Advocates of limiting immigration disavow these sentiments and say they bear no will toward immigrants. The best reason to limit immigration, they say, is to give U.S. workers more bargaining power. Blacks, Hispanics and recent immigrants in particular are vulnerable to competition from new arrivals who are willing to do menial work for lower wages, they say.
“We don’t have enough jobs for our lower-skilled workers now. What sense does it make to bring in millions more?” Alabama Senator Jeff Sessions, a Republican, wrote in the Washington Post in April.
Sessions had been one of the few public officials calling for a decrease in immigration levels until this spring, when Walker said the United States should consider restricting immigration levels when the economy is struggling and raise them when it is booming.
Walker has yet to release a formal immigration plan. His campaign declined to elaborate on his position or make him available for an interview.
But advocates of limited immigration are thrilled that presidential candidates are taking up their cause.
“Walker’s the one who really put this on the map,” said Roy Beck, executive director at NumbersUSA, a group that wants to scale back legal immigration. “He’s said it so many times now I don’t see how he could possibly back out of it.”
Santorum, a former Pennsylvania senator, also wants to reduce immigration by 25 percent as part of a broader agenda to improve the economic prospects of blue-collar workers.
“I know this will be termed somehow as anti-Hispanic or anti-immigrant, but I would just say that immigration policies should be policies that serve the interest of the American public,” he said at a news conference last month.
Economists have generally found that immigration has little to no effect on wages over the long term. Some argue that immigration has boosted overall wages because immigrants create more demand for goods and services and they generally do not directly compete with U.S.-born workers for the same jobs.
The effect on the political landscape is more clear cut.
Immigrants favor Democratic candidates and liberal policies by a wide margin, surveys show, and they have moved formerly competitive states like Illinois firmly into the Democratic column and could turn Republican strongholds like Georgia and Texas into battlegrounds in the years to come, according to University of Maryland political science professor James Gimpel.

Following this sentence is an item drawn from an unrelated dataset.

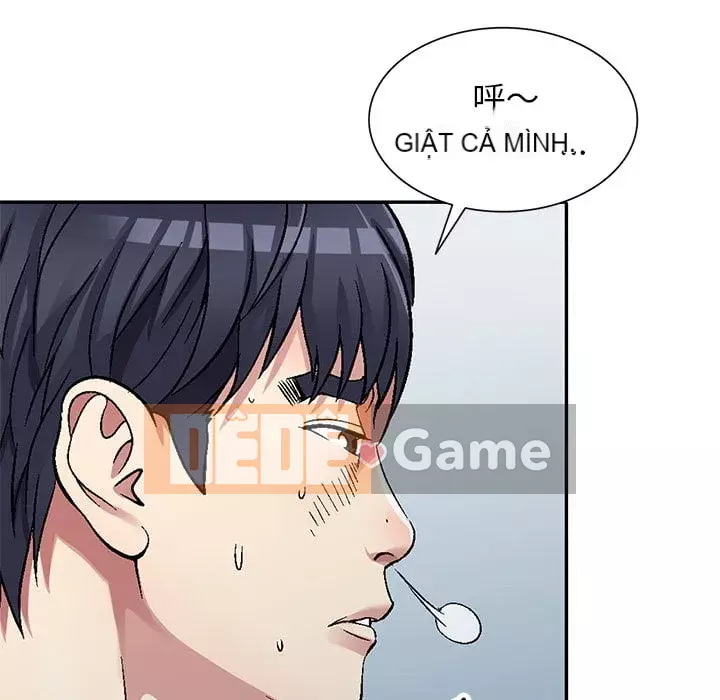 Chị thật là tốt bụng Chương 1-8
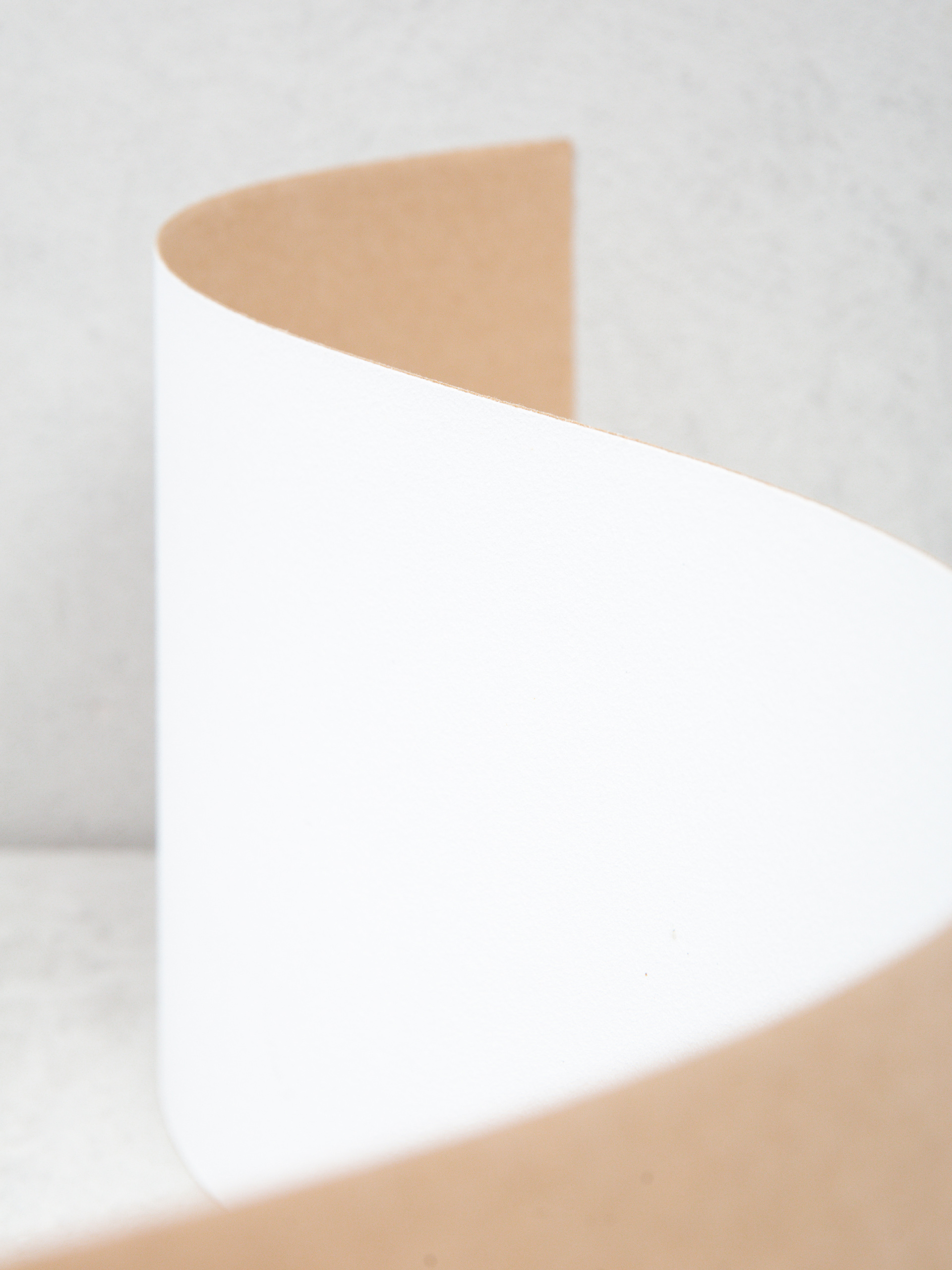 FKD Color Smirgli (white)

Thus it’s a matter of smart politics for Republicans to stem the tide, immigration skeptics say.
“Small-government conservatism can’t survive in the face of continued high levels of immigration,” said Mark Krikorian, executive director of the Center for Immigration Studies, a pro-restriction group.

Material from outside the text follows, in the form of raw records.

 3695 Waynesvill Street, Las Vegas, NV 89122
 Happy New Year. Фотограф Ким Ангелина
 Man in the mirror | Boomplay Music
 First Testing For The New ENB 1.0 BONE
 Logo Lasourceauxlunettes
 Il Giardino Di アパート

The idea of limiting legal immigration has less support among the public than it did two decades ago, when Gallup found that 65 percent thought immigration levels were too high. That figure now stands at 41 percent.
The idea is most popular among working-class voters who feel pessimistic about the economy, Republican pollster Kellyanne Conway said. Candidates like Walker can win their support by criticizing companies that hire cheap immigrant labor rather than offering better pay to U.S. workers, she said.
Other pollsters have found less support for this idea when they clarify they are talking about legal immigrants.
A June poll by ImmigrationWorks USA, a pro-immigration business group, found that only 13 percent thought that legal immigrants talk jobs away from American workers, while twice that percentage thought they take jobs Americans don’t want.
Others warn the discussion could further turn off voters who already suspect the Republican Party is hostile to immigrants.
“How are we going to reach out to more people and be more inclusive?” said Johnny Cabazos, a Colorado office worker and aspiring Republican politician. “I just don’t think that helps.”